As I ride, I notice that the hills are not as draining as I expected them to be. As I have remarked to others before, this ride can be strangely draining, tougher than it appears, but not today. After pondering this for a bit, I determine that it is the pace I am riding. I begin to pass the fields of rotting pumpkins and again wonder about this. They stretch as far as the eye can see, unharvested though it is almost Halloween and nobody will be buying them. Such waste. Since I see it ever year, I wonder if it is purposeful, if pumpkins are good fertilizer for resting soil. I remember a rider who came from Chicago to ride this course a few years back but who was from another country and how she marveled at the wastefulness: black walnuts unharvested on roadsides, persimmons never picked, and pumpkins, thousands of them, rotting. She said this would never happen in her country, and while it may be wrong and I agree it is wasteful and that wastefulness is not good, I am grateful to live in a land of plenty.
I begin to think of lunch and what type of sandwich I might have. The lunch stop on this ride made it a club favorite when I used to captain club rides, a time that seems eons ago. The Dutch Barn. Hard to go wrong with homemade bread and other goodies. As I near, I remember a time riding this road in winter with an old friend, Steve Sexton, and how we huffed and puffed up the hills chasing the others, winter sloth have impacted our fitness levels. And then I am there, ordering a sandwich and buying a gingersnap cookie the size of my palm to put in my bike bag for later.
The whole ride has been a glorious, riot of color. The trees in the wind remind me of gracious ladies, their long skirts swirling around their ankles, rich in color and sound. There is still plenty of green, but I know the fall is nearing her end. The time will change this week-end. Long rides will require rushing and will not favor meandering and savoring. But I feel grateful that I did not miss it.

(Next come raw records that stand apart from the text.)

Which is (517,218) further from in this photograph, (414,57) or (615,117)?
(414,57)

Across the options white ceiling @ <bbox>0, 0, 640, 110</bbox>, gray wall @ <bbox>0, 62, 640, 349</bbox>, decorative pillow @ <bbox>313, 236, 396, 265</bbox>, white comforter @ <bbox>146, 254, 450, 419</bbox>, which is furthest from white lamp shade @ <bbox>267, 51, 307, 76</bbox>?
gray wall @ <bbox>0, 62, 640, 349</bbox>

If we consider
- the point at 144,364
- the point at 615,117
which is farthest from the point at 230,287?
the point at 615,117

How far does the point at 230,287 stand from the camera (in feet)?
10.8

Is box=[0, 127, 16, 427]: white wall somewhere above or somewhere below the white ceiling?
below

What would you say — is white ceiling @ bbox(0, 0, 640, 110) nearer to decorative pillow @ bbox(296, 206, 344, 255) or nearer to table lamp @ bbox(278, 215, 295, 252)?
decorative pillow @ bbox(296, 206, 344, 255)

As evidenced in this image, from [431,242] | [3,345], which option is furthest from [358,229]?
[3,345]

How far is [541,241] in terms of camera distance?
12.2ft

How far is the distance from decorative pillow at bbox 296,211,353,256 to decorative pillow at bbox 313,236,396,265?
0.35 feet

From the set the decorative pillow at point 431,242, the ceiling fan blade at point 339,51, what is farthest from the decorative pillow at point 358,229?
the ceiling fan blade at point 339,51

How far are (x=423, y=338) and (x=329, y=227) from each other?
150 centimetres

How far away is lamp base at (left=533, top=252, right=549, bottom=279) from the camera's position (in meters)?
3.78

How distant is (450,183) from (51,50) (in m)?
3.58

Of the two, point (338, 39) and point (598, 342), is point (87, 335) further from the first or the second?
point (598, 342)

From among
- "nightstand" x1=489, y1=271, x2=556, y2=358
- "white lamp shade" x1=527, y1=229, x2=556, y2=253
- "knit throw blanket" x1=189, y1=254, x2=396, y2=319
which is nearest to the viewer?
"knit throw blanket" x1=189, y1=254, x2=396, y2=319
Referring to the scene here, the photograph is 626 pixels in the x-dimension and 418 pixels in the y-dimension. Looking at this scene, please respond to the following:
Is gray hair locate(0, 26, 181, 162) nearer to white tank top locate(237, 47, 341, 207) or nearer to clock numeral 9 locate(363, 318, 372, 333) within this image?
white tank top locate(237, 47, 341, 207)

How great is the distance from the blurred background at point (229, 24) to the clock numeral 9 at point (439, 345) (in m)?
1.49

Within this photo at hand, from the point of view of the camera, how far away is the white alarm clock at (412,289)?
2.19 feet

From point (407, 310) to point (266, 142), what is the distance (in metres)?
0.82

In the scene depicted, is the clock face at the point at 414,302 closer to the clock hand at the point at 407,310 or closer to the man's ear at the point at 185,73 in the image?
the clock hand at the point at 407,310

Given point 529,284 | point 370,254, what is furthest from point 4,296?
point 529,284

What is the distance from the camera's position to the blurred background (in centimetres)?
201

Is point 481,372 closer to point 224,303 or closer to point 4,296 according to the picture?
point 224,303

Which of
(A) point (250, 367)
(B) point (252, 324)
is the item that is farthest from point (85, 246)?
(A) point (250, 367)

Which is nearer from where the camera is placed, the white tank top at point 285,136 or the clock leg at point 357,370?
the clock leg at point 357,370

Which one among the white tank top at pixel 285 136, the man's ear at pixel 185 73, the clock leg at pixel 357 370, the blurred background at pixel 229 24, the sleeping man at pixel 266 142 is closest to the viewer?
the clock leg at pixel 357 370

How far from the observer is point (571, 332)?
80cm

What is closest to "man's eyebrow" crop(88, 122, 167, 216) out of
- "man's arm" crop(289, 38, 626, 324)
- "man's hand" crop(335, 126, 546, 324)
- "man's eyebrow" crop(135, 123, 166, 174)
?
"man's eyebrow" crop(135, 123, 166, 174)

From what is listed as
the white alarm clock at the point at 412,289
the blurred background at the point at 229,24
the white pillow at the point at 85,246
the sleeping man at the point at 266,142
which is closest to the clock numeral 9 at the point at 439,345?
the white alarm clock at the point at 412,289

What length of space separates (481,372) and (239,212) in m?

The Red Barn is closed and so I stop on the roadside for a bit and eat my gingersnap and finish the last of my water before finishing out the century on one of my favorite roads: Eden and Delaney Park. As I pass, I hear leaves rustling as squirrels and chipmunks make their frantic, last minute preparations for the coming cold and barrenness. I realize how much I have needed this, this ride in solitude, this freedom to ride my own pace, to think, to delight in the scenery, the sounds and colors that are fall. By the end of the winter, I will long for riding companions, solitude will become a curse and not a blessed release, but for today, this was just the ticket to celebrate that I am home and life is good.